LITHE AND TRANSPARENT

Whilst lying in my cocoon for days I played certain videos on repeat, finding elements within them that related to my work or state of mind.

The heavy lulling rhythm and ephemeral visuals of the film 'The End' by Erik Madigan Heck seemed to mirror the weight within my body and the oppressive mist within my head. I played it over and over letting my mind drift in and out, as if I were privy to someone else's memories being slowly played out in monochrome. I was carried by its haunting serenity and I watched numb as images rose and fell to the swell of the music. Time is engorged in Heck's films and small gestures seem to take on a kind of romantic importance: the tilt of a head, the slight turn of someone's back, the slow twinge of a smile. The translucent overlay of images beautifully embodies the film's opening statement:



"We are a series of transparencies, which begin as material beings and disappear into the world of the immaterial." 
http://www.maisondesprit.com/images/galleries/ann_demeulemeester_the_end/video/ann-demeulemeester_the-end.ogv




I also watched an extract from the ballet 'Chroma' performed by Sarah Lamb and Frederico Bonelli. I think the appeal of the piece, to me anyway, is its awkwardness. It presents a  paradox because it is graceful and poignant but at the same time the dancer's movements are so angular, their limbs so unflatteringly contorted and out-stretched, devoid of pretense, that the dance is uncomfortable to watch. But this is more to its power. I sometimes become preoccupied with the idea that my drawings should be correct and finished, polished, technically faultless as this will transpire as beauty and worth. Now, however, I'm interested in that awkwardness, exposing the wrestle within the composition, the difficulty in its creation. I think more so than any other performance I've seen, this extract highlights the toil and strain the dancer's bodies endure to create something of substance. More and more I'm coming to regard traditional conceptions of 'beauty' as problematic.

Saturday 6 April 2013

BLACK SUN MOODS

I haven't written in a while. I'm still working, still drawing, but  with nowhere near the kind of momentum I need. I've almost finished a drawing and I've started a new one but for a multitude of reasons I became despondent; paralyzed by unhelpful thoughts, anxiety mostly. It was strange really, as if I were stuck under a bell jar, something was making my muscles heavy and my whole body ached. I imagined myself waking up the same way Mathieu Amalric does in 'The Diving Bell and the Butterfly': stagnant, contained and barely able to move save one eye that peers up and closes when the magnitude of his crippling situation becomes apparent. Its not the first time its happened but it never ceases to scare me. For the life of me I just. couldn't. get. up.
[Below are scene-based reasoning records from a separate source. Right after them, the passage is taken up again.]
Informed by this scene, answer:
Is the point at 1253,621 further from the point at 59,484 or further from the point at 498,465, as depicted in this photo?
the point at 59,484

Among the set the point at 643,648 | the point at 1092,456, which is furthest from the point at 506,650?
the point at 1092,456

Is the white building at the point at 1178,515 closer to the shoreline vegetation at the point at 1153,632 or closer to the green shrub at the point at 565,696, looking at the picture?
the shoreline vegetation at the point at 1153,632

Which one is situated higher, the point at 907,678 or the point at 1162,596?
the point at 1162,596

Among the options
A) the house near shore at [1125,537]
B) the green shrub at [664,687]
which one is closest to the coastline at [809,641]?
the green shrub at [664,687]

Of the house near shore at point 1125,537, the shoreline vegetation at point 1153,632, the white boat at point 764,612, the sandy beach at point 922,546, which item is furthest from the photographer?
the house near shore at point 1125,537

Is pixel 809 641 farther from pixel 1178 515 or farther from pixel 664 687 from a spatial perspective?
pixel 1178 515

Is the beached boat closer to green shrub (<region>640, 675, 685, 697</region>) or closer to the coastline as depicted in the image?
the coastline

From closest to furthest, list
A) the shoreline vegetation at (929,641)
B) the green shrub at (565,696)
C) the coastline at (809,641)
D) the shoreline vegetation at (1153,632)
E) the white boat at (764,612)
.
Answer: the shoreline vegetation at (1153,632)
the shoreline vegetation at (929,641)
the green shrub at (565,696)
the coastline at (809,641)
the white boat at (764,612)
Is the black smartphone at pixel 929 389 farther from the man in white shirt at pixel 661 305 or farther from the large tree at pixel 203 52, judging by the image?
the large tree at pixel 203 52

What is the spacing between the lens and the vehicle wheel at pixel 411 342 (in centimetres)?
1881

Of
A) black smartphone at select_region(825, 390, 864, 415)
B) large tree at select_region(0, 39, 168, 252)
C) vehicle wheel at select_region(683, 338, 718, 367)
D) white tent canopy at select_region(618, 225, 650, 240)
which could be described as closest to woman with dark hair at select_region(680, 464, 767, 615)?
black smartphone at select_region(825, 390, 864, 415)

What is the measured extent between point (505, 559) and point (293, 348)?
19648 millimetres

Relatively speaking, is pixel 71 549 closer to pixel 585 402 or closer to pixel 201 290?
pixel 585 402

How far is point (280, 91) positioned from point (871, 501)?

Its a phenomenon Julia Kristeva outlines far more succinctly than I could ever hope to in the opening pages of 'Black Sun':


 Stephen Fry explains depression slightly differently, suggesting that although external phenomena can exasperate its affect they aren't nnecessarily its cause. He states:  
"To me, mood is the equivalent of weather. Weather is real. That's the important thing to remember about weather. It is absolutely real. When it rains, it rains. It is wet. You get wet. There's no question about it. Its also true about weather that you can't control it. You can't say "if I wish hard enough, it won't rain". But its equally true that if the weather's bad, one day it will get better and what I had to learn was to treat my moods like the weather. On the one hand denying that its there saying "I'm not really depressed, why should I be depressed? I've got enough money, I've got a job, people like me, there's no reason to be depressed", that's the stupidest thing- there's no reason to have asthma or measles, you know you've got it. It's there. Its not about reason. You don't get depressed because bad things happen to you... [it] happens like weather to you inside you. It's not enough to talk yourself out of it... its a mood disorder, akin to weather." 

 
Simply, you just have to ride it out. Listen to your body, your instinct and sit in the pain of it. Its something that psychiatrists call 'containing'.  Its painful and its difficult and it hurts but equally, it passes and that's the important thing to remember. Luckily it seems to be lifting.